The Cube: Its Relatives, Geodesics, Billiards, and Generalisations

Starting with a cube and its symmetry group one can get related polyhedrons via corner and edge trimming and dualizing processes or via adding congruent polyhedrons to its faces. These processes deliver a subset of Archimedian solids and their duals, but also starshaped solids. Thereby, polyhedrons with congruent faces are of special interest, as these faces could be used as tiles in mosaics, either in a Euclidean or at least in a non-Euclidean plane. Obviously this approach can be applied when taking a regular tetrahedron or a regular pentagon-dodecahedron as start figure. But a hypercube in R^n (an “n-cube”), too, suits as start object and gives rise to interesting polytopes. The cube’s geodesics and (inner) billiards, especially the closed ones, are already well-known (see references). Hereby, a ray’s incoming angle equals its outcoming angle. There are many practical applications of reflections in a cube’s corner, as e.g. the cat’s eye and retroreflectors or reflectors guiding ships through bridges. Geodesics on a cube can be interpreted as billiards in the circumscribed rhombi-dodecahedron. This gives a hint, how to treat geodesics on arbitrary polyhedrons. Generalising reflections to refractions means that one has to apply Snellius’ refraction law saying that the sine-ratio of incoming and outcoming angles is constant.

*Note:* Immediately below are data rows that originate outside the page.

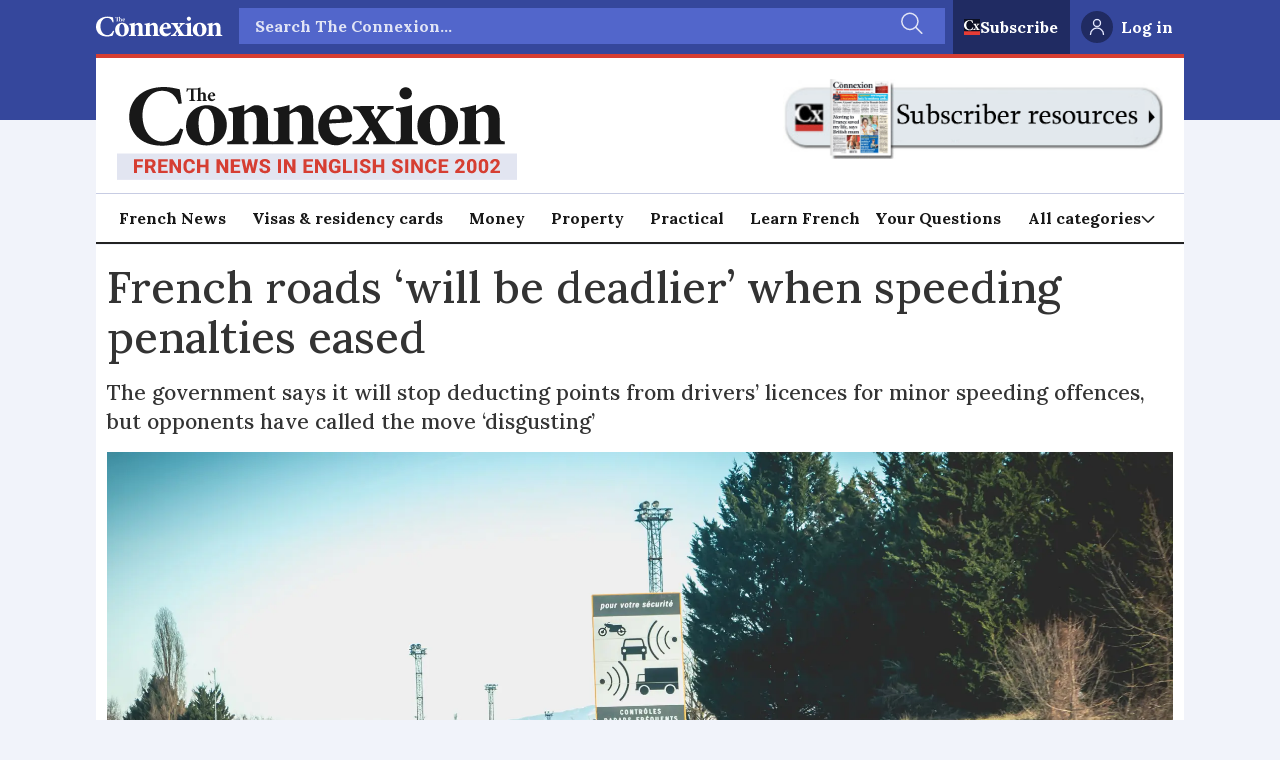

--- FILE ---
content_type: application/javascript; charset=utf-8
request_url: https://fundingchoicesmessages.google.com/f/AGSKWxVVwL7OVKYt7lcBSJosRg6eaQPfgCYH54mgKOTv-KlXEJ80RZzrQb9equNJ5yANf3etWYEwZuPsvHLi_WeLfNVWxFeOSld8CEWCp_GX2JwWw1ZdSM6Fk1V2WoBJBZOJEjZFk5D2uwyaLAKwge9mv-yjhIpjmiNJu1QjFjSrAiBVL5Pp_wm_TPdTCGkd/__160x600./ads/adp4._468_60./468-60--top-ad.
body_size: -1292
content:
window['296a0776-c11a-4b26-884f-86d5b1bdab8b'] = true;

--- FILE ---
content_type: text/javascript;charset=utf-8
request_url: https://id.cxense.com/public/user/id?json=%7B%22identities%22%3A%5B%7B%22type%22%3A%22ckp%22%2C%22id%22%3A%22miuepjsopeoegfri%22%7D%2C%7B%22type%22%3A%22lst%22%2C%22id%22%3A%22223uscl6e6cwd1e7p5qaj1kp5u%22%7D%2C%7B%22type%22%3A%22cst%22%2C%22id%22%3A%22223uscl6e6cwd1e7p5qaj1kp5u%22%7D%5D%7D&callback=cXJsonpCB1
body_size: 186
content:
/**/
cXJsonpCB1({"httpStatus":200,"response":{"userId":"cx:htyy961pyncb2tz37wgyvjc2f:ay6d4hphscj1","newUser":true}})

--- FILE ---
content_type: text/javascript;charset=utf-8
request_url: https://p1cluster.cxense.com/p1.js
body_size: 99
content:
cX.library.onP1('223uscl6e6cwd1e7p5qaj1kp5u');
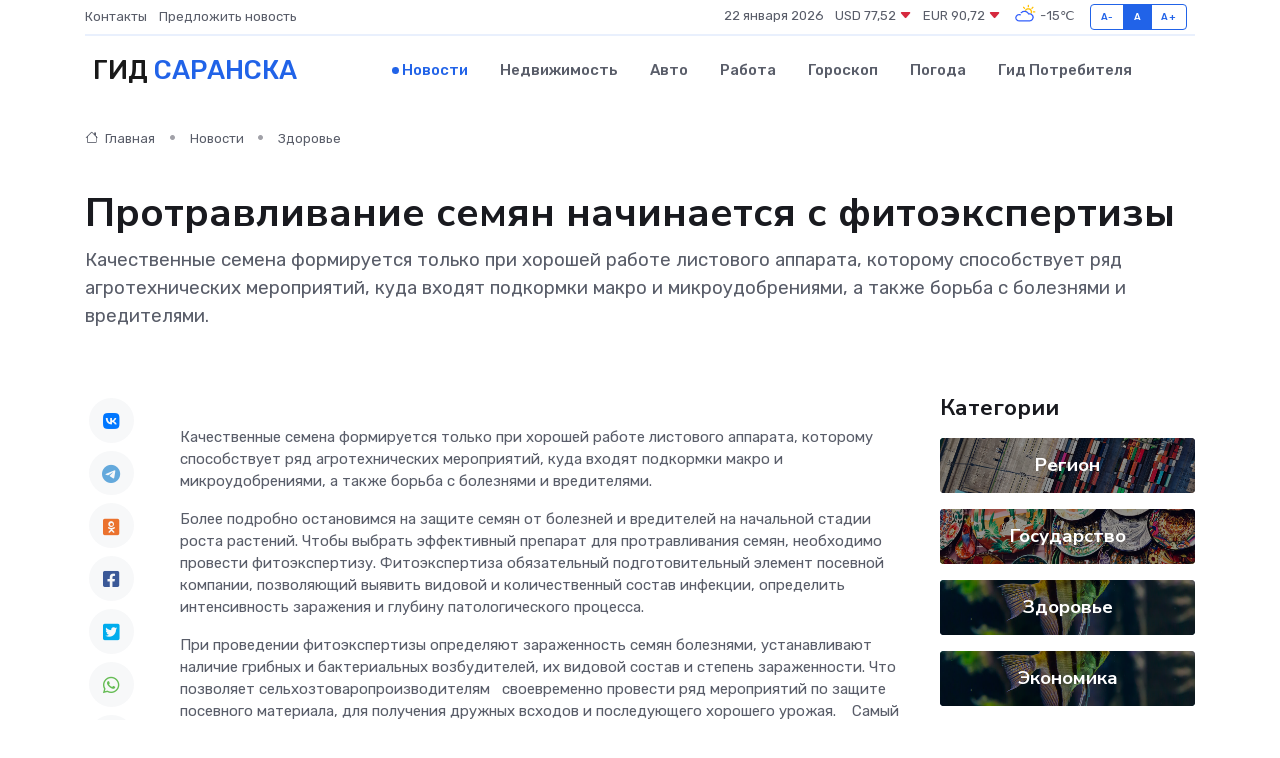

--- FILE ---
content_type: text/html; charset=utf-8
request_url: https://www.google.com/recaptcha/api2/aframe
body_size: 269
content:
<!DOCTYPE HTML><html><head><meta http-equiv="content-type" content="text/html; charset=UTF-8"></head><body><script nonce="6J78KbW93zA-9iOxQMJ-SA">/** Anti-fraud and anti-abuse applications only. See google.com/recaptcha */ try{var clients={'sodar':'https://pagead2.googlesyndication.com/pagead/sodar?'};window.addEventListener("message",function(a){try{if(a.source===window.parent){var b=JSON.parse(a.data);var c=clients[b['id']];if(c){var d=document.createElement('img');d.src=c+b['params']+'&rc='+(localStorage.getItem("rc::a")?sessionStorage.getItem("rc::b"):"");window.document.body.appendChild(d);sessionStorage.setItem("rc::e",parseInt(sessionStorage.getItem("rc::e")||0)+1);localStorage.setItem("rc::h",'1769091625173');}}}catch(b){}});window.parent.postMessage("_grecaptcha_ready", "*");}catch(b){}</script></body></html>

Application of this law (or a convenient modification of it) to geodesics on a polyhedron will result in trace polygons, which might be called “quasi-geodesics”. The concept “pseudo-geodesic”, coined for curves c on smooth surfaces Φ, is defined by the property of c that its osculating planes enclose a constant angle with the normals n of Φ. Again, this concept can be modified for polyhedrons, too. We look for these three types of traces of rays in and on a 3-cube and a 4-cube.